All this was accomplished with a $65,000 annual budget – most of that salaries – and no full-time employees.
“He was standing on the shoulders of Sally Mullen and others, but his hard work, his commitment to the society and history center made it what it is,” said former GOHS president Janet Potter, who succeed Brzozowski when he was appointed executive director in 2009.
“He’s persistent,” she said. “He chips away at things until they get done.”
Former president Corinne Bresee said “it was a pleasure and honor to work with him and learn from him.”
The current president, John Pontius, was on the board with Brzozowski in the early days, left to complete his career at Albany’s Excelsior College, then rejoined the board after his return. “When I returned, it was an all-new organization,” he said. “…Bob was the driving force.”
While he’s retiring, the GOHS mainstay isn’t done.

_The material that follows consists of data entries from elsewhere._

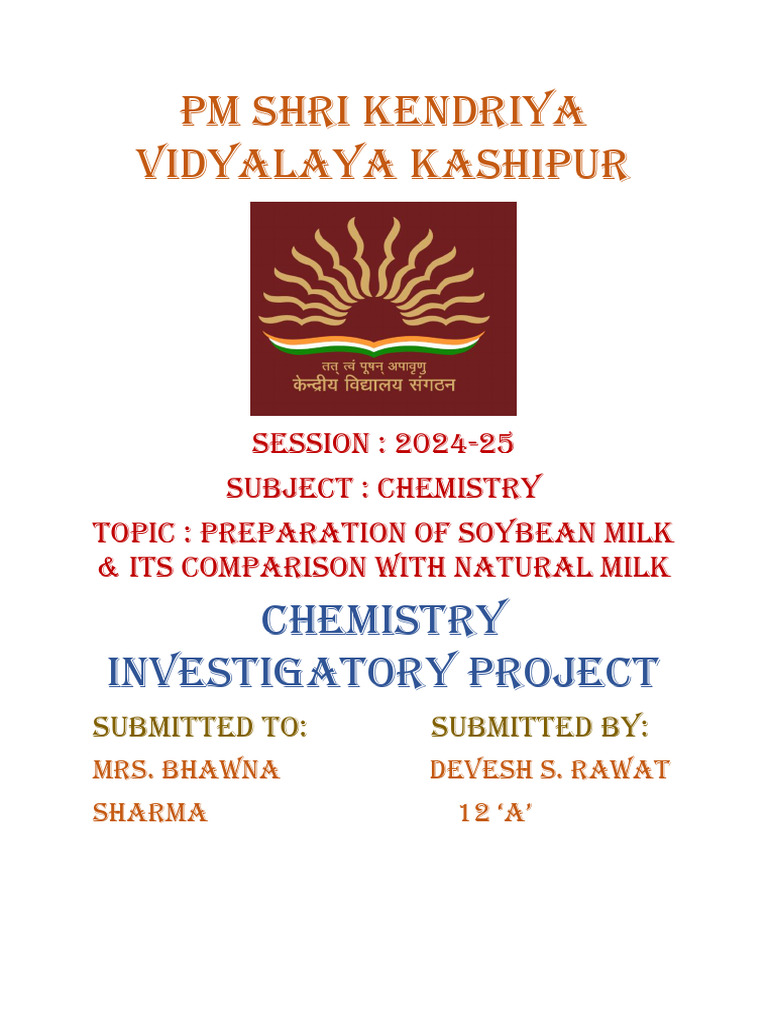 PM SHRI KENDRIYA VIDYALAYA KASHIPUR

तत् त्वं पूषन् अपावृणु
केन्द्रीय विद्यालय संगठन

SESSION : 2024-25

SUBJECT : CHEMISTRY

TOPIC : PREPARATION OF SOYBEAN MILK & ITS COMPARISON WITH NATURAL MILK

CHEMISTRY INVESTIGATORY PROJECT

SUBMITTED TO:
MRS. BHAWNA SHARMA

SUBMITTED BY:
DEVESH S. RAWAT
12 'A'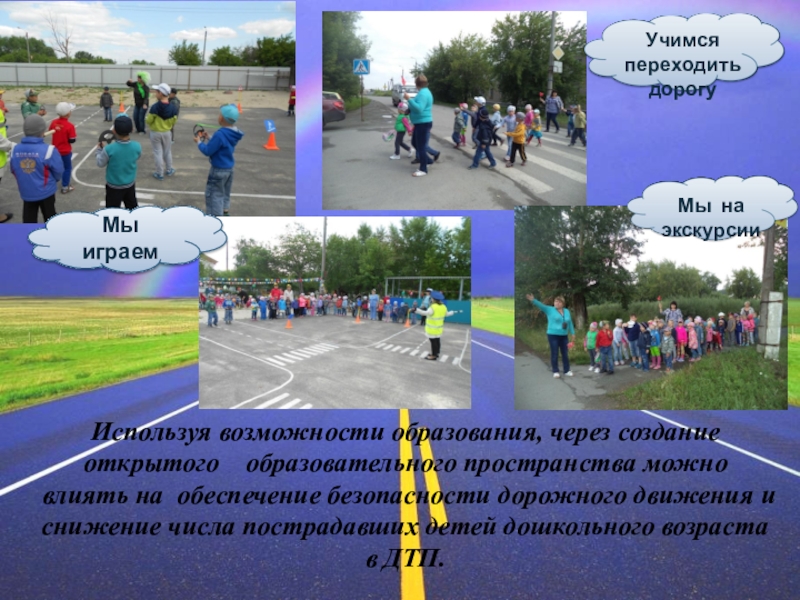 Учимся переходить дорогу

Мы на экскурсии

Мы играем

Используя возможности образования, через создание открытого образовательного пространства можно влиять на обеспечение безопасности дорожного движения и снижение числа пострадавших детей дошкольного возраста в ДТП.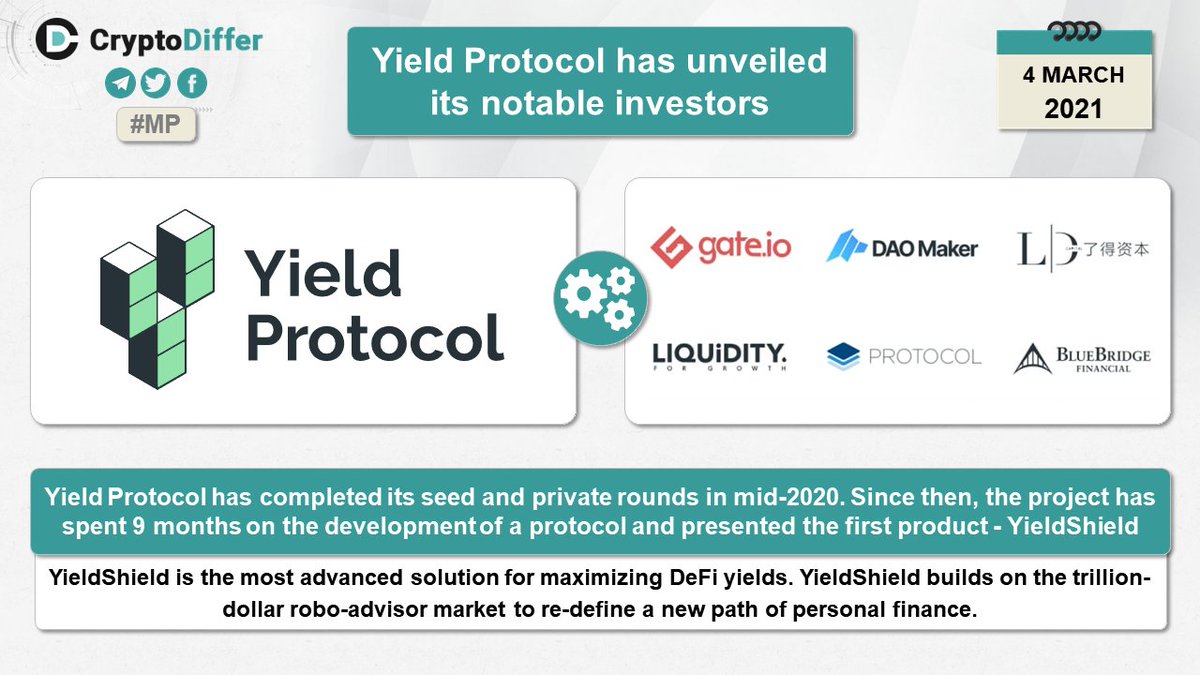 CryptoDiffer

#MP

Yield Protocol has unveiled its notable investors

4 MARCH
2021

Yield Protocol

gate.io

DAO Maker

LD 了得资本

LIQUIDITY.
FOR GROWTH

PROTOCOL

BLUEBRIDGE
FINANCIAL

Yield Protocol has completed its seed and private rounds in mid-2020. Since then, the project has spent 9 months on the development of a protocol and presented the first product - YieldShield

YieldShield is the most advanced solution for maximizing DeFi yields. YieldShield builds on the trillion-dollar robo-advisor market to re-define a new path of personal finance.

A former city councilman, he plans to refocus on “saving the Oneonta Theatre,” the former vaudeville house on Chestnut Street.
Also, he hopes to work with the “sh-PO,” the state History Preservation Office, in expanding the downtown National Historic District that Sally Mullen (and Cooperstown historic preservationist Jessie Ravage) helped create in the 1990s.
And, third, he plans to begin nudging City Hall toward a landmarks commission that would seek to preserve Oneonta’s truly historic buildings.
He also wonders whether the Greater Oneonta Historical Society, the largest and by far the most active in Otsego County, will be called upon to play a larger role in preserving and celebrating the county’s history.
“It’s probably something we should be thinking about,” he said, “and be open to at least exploring the possibility that there would be a need for an organization that has a broad mission.”